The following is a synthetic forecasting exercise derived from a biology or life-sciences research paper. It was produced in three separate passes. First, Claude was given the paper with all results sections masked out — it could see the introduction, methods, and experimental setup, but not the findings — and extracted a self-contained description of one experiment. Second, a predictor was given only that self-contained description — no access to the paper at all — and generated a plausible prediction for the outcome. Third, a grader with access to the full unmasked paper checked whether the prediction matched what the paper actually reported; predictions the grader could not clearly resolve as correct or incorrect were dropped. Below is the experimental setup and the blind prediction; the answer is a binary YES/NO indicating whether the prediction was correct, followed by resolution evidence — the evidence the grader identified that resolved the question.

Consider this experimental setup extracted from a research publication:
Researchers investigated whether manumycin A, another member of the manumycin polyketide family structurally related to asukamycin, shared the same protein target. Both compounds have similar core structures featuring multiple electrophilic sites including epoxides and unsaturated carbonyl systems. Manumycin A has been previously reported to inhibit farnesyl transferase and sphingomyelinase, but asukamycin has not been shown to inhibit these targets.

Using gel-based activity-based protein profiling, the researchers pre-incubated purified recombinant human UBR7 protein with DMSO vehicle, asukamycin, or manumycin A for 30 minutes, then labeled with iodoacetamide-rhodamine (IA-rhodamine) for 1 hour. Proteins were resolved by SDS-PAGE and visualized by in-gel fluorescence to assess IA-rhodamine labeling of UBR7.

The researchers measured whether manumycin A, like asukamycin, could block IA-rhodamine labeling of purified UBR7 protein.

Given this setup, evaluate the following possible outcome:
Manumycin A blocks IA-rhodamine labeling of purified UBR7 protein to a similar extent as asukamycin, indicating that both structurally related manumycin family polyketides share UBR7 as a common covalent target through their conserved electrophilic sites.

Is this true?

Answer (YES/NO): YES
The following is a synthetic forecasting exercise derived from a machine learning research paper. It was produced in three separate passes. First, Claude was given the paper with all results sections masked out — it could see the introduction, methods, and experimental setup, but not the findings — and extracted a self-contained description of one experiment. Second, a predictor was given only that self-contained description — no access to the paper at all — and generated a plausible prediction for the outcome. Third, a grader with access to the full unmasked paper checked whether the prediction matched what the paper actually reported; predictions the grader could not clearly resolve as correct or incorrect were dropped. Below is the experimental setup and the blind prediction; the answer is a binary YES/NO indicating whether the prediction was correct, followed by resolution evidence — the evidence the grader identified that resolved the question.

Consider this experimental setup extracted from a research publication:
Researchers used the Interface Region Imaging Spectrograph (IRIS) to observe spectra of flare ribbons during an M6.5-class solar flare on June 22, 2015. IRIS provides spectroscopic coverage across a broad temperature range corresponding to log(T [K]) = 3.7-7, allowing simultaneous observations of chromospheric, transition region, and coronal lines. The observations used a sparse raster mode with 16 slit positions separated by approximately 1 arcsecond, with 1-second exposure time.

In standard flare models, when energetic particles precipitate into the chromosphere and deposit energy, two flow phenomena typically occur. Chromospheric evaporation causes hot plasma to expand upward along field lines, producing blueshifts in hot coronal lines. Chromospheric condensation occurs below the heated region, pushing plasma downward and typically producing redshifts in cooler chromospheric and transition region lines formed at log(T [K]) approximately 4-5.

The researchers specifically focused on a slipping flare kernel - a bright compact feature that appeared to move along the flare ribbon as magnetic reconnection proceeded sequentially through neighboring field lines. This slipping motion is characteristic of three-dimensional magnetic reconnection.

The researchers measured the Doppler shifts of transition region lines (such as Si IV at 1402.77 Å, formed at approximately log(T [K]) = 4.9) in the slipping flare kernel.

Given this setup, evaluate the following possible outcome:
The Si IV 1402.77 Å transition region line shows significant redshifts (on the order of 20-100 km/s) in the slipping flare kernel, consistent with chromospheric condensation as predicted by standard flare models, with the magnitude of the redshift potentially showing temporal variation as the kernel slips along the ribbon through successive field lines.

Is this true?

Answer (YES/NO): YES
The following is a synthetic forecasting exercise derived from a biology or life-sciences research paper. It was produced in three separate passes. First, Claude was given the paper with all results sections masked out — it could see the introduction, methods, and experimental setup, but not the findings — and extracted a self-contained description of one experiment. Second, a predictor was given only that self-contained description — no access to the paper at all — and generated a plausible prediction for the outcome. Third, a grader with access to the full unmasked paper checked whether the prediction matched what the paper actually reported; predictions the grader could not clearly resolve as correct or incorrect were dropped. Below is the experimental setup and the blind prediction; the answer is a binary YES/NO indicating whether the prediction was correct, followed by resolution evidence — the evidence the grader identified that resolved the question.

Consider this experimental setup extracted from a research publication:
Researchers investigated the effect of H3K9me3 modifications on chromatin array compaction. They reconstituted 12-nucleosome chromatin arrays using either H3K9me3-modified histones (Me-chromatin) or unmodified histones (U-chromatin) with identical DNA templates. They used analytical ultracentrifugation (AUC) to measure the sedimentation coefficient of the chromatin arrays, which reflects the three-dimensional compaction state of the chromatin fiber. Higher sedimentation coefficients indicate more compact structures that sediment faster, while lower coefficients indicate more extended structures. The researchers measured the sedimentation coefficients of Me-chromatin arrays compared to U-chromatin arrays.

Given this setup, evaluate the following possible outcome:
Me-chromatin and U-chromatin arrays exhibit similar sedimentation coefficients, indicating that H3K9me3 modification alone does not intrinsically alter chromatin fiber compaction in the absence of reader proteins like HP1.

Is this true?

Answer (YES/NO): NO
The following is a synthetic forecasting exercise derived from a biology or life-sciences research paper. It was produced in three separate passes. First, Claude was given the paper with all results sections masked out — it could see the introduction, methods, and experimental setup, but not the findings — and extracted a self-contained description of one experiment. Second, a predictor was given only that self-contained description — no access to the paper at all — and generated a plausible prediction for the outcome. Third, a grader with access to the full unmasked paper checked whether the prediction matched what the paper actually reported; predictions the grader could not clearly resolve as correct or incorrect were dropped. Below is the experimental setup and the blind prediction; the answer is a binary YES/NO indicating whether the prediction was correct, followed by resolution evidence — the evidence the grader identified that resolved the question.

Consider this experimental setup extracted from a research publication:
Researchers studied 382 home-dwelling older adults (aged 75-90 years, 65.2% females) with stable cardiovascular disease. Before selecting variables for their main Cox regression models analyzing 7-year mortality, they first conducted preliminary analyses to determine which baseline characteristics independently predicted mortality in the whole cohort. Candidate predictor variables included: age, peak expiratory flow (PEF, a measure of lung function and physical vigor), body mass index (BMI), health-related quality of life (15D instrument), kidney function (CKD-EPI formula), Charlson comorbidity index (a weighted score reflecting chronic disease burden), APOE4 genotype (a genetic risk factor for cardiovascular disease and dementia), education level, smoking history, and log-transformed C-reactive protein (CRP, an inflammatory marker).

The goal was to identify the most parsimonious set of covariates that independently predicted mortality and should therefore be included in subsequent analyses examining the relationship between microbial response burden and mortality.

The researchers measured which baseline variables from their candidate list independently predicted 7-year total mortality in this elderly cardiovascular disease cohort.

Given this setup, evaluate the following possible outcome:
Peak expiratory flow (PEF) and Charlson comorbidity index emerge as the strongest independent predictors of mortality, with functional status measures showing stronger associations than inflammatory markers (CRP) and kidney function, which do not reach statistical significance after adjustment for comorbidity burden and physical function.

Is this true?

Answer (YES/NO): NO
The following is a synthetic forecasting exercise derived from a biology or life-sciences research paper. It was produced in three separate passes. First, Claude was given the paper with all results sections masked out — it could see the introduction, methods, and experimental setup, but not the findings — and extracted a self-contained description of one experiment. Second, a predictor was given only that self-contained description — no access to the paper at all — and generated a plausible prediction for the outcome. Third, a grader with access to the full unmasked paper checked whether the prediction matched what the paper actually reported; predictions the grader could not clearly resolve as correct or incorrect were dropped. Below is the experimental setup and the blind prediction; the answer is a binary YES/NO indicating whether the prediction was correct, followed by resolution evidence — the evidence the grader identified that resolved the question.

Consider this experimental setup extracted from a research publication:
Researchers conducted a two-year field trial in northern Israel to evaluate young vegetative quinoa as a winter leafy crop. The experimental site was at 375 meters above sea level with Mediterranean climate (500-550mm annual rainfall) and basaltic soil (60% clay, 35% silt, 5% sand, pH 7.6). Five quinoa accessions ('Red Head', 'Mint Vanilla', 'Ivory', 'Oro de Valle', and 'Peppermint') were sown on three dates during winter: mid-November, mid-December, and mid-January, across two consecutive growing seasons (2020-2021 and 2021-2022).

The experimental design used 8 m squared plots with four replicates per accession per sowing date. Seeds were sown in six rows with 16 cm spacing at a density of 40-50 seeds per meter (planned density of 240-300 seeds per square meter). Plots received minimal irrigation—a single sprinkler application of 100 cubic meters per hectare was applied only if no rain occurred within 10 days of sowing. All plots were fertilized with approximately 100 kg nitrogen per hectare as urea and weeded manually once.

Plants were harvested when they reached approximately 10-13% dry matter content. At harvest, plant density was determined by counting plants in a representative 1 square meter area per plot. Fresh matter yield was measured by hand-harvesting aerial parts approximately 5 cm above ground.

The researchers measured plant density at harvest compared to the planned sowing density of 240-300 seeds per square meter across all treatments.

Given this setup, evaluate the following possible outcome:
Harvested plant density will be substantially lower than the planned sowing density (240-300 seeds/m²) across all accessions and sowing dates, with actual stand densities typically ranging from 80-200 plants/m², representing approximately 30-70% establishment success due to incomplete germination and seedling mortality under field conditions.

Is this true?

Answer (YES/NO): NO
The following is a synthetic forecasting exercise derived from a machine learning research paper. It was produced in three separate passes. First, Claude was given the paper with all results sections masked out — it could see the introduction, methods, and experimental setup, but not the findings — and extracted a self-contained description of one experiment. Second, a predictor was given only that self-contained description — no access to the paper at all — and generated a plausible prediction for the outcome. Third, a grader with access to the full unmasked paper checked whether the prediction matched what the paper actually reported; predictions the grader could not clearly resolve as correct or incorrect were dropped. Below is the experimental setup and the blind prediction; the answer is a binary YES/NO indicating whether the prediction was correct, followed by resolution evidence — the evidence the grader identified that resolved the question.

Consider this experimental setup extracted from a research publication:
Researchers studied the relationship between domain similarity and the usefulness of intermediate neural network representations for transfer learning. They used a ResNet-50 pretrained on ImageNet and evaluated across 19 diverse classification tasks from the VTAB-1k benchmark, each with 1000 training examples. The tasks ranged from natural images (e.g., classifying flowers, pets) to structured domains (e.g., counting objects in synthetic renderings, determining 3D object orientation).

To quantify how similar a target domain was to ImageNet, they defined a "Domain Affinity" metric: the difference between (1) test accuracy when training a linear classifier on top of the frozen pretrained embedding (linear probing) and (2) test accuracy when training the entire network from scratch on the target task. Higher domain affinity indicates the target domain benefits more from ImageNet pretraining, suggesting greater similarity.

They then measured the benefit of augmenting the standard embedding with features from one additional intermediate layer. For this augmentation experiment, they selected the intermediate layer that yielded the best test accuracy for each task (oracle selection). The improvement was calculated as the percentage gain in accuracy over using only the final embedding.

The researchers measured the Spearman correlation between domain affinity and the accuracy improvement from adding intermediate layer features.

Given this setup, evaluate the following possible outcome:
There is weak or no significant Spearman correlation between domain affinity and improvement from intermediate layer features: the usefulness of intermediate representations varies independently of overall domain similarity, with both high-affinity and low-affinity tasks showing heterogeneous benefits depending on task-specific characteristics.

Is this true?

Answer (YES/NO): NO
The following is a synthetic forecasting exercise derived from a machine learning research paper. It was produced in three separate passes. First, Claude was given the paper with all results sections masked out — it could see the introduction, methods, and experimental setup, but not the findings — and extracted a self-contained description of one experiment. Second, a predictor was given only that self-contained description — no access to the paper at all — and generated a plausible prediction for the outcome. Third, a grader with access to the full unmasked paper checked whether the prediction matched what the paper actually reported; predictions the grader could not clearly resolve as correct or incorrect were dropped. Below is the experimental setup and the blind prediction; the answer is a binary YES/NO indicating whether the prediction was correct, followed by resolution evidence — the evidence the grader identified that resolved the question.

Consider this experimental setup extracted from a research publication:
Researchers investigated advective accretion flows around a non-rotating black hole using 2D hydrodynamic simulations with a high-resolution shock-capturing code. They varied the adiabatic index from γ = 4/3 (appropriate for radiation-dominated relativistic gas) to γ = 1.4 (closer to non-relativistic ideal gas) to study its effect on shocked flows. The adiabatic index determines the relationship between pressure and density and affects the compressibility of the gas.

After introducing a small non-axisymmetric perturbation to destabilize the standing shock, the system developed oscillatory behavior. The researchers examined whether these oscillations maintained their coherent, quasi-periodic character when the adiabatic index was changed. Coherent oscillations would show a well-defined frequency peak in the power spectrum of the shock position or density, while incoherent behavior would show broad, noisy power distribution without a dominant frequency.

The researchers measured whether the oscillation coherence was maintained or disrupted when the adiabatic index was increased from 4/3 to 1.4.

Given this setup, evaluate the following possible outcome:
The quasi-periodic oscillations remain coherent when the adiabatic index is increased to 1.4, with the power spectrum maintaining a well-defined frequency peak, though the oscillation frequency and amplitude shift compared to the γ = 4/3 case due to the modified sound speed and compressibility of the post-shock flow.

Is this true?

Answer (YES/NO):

◇ ◇ ◇

### EXERCISE BRIEF
Please work out how many lines above contain the string "like", and reply with that number alone.

### SOLUTION TO THE EXERCISE
2